=== Supplied data ===
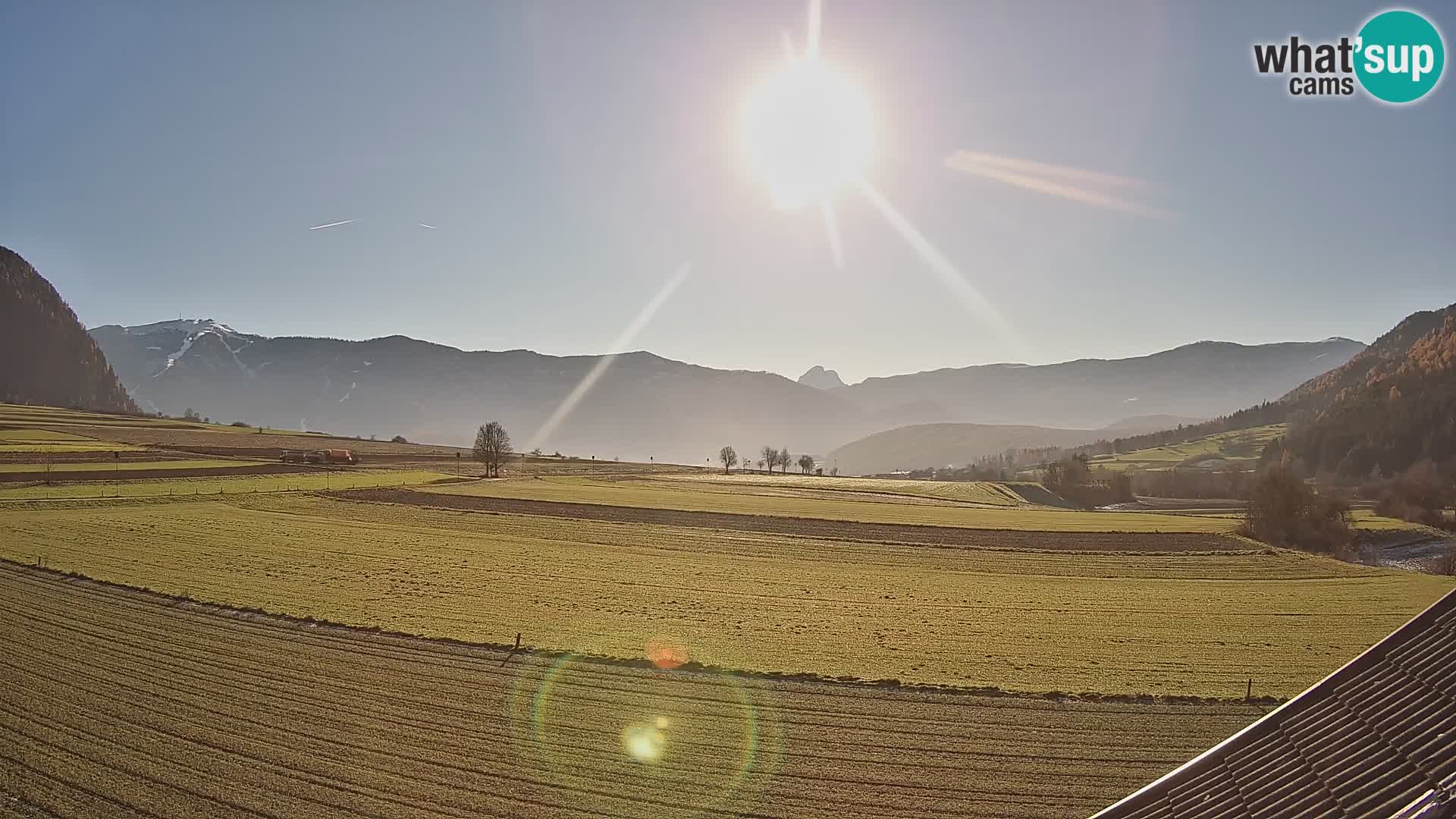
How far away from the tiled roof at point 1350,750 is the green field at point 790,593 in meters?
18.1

--

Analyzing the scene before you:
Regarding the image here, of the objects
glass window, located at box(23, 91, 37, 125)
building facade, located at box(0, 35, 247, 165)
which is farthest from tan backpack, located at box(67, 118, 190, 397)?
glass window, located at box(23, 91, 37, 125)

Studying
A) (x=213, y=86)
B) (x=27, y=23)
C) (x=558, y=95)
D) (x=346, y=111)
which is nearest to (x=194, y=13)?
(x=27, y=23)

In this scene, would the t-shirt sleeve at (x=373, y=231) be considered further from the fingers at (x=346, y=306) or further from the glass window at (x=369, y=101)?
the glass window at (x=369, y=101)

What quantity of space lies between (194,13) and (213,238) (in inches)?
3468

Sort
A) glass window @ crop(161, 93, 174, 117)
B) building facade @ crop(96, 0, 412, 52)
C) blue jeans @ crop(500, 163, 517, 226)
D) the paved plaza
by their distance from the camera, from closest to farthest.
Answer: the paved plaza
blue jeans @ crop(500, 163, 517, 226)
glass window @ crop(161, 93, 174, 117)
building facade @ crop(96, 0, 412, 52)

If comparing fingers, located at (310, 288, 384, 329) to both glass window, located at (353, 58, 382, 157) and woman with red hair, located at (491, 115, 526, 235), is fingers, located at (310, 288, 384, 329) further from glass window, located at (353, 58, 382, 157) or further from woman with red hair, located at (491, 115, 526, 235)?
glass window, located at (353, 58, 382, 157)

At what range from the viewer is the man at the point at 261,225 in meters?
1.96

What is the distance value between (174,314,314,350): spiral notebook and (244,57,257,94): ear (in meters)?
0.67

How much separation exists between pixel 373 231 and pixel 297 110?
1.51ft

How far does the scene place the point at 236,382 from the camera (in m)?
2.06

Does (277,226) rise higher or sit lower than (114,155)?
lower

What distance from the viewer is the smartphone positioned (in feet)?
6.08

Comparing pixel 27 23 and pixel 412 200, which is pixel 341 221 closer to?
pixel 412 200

=== The exercise ===
Report every line in the items above that contains the word "distance". Matching is case-sensitive.

=== Final result ===
by their distance from the camera, from closest to farthest.
What is the distance value between (174,314,314,350): spiral notebook and (244,57,257,94): ear (in meters)?
What distance from the viewer is the smartphone positioned (in feet)?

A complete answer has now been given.